OAKLAND (BCN) — A 34-year-old woman with a history of dating teenage boys was sentenced Friday to 16 years to life in state prison for her second-degree murder conviction for her role in the fatal shooting of an 18-year-old man in West Oakland four years ago.

According to prosecutor Glenn Kim, Laquisha Allen ordered her son, Douglas Andrews, who was only 15 at the time, and 18-year-old Tommy Lacy III to shoot Marjon Fuller in the 1600 block of 11th Street in West Oakland at about 7:20 p.m. on July 6, 2012, because she thought Fuller was responsible for the fatal shooting of 17-year-old Jah-Kwan Smith in Stockton the previous week.


Kim said Allen and Smith had a sexual relationship and were a couple because she still has a tattoo of Smith’s name on her neck. But he said Allen also had sexual relationships with Lacy and several other teenagers.

Kim said Allen, who lived in Stockton but had family and friends in West Oakland, rented a car and had Lacy and her son accompany her to West Oakland, where she drove at speeds of up to 85 miles per hour before they spotted Fuller outside a corner store.

He said Allen then ordered the teenagers, who were both armed with guns, to get out of the car and shoot Fuller.

Kim said Lacy and Andrews confronted Fuller but in an exchange of gunfire Lacy was shot and was pronounced dead at the scene.

Although Allen didn’t get out of her rental car and didn’t fire any shots, she was charged under the provocative act doctrine, which holds that a suspect can be charged with murder if she engages in reckless or

dangerous conduct that provokes a victim to shoot in self-defense and kill someone else.

Allen’s attorney, Ted Johnson, told jurors in her trial earlier this year that Allen should be acquitted or only convicted of the lesser charge of manslaughter because he thinks there is reasonable doubt since many questions in the case remain unanswered, such as who fatally shot Lacy.

Fuller, who was 18 at the time, wasn’t injured in the shooting but was killed in a separate drive-by shooting at the same corner two years later at 9 a.m. on April 16, 2014, when he was 20.

Kim said it’s never been determined who fired the shot that killed Lacy but said for the purpose of Allen’s case that doesn’t matter because he believes she bears legal responsibility for Lacy’s death.

Andrews, Allen’s son, pleaded guilty in juvenile court to charges stemming from Fuller’s death and testified during her trial that Allen didn’t have anything to do with the shooting.

No one from Lacy’s family showed up to speak at Allen’s hearing Friday.

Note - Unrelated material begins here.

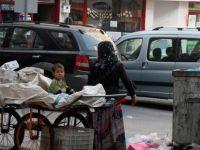 Kayseri'de çöpten ekmek parası kazanan anne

Allen, who was convicted back on March 4 and was sentenced by Alameda County Superior Court Judge Allan Hymer, is a friend of convicted double-murderer Darnell Williams, according to testimony in the penalty phase of Williams’ trial, which is being held in the courtroom of Judge Jeffrey Horner across the hall from Hymer’s courtroom.

Williams, a 25-year-old Oakland man, was convicted on May 6 of two counts of first-degree murder for the shooting death of 8-year-old Alaysha Carradine at an apartment in the 3400 block of Wilson Avenue in Oakland at about 11:15 p.m. on July 17, 2013, and the unrelated fatal shooting of Medearis in the 1400 block of Eighth Street in Berkeley about seven weeks later at about 5:45 p.m. on Sept. 8, 2013.

Under questioning by the prosecutor in that case, John Brouhard, earlier this week, Williams’ mother, Sheila Smith, admitted that she mailed letters from Williams to Allen, even though it’s against jail rules for inmates to send letters to one another.

Smith said she didn’t know it was against jail rules for her to send letters on Williams’ behalf to other inmates.

The nature of Williams’ friendship with Allen wasn’t disclosed.

In the penalty phase of Williams’ trial, which will conclude with closing arguments on Tuesday, jurors will choose between recommending the death penalty or life in prison without the possibility of parole.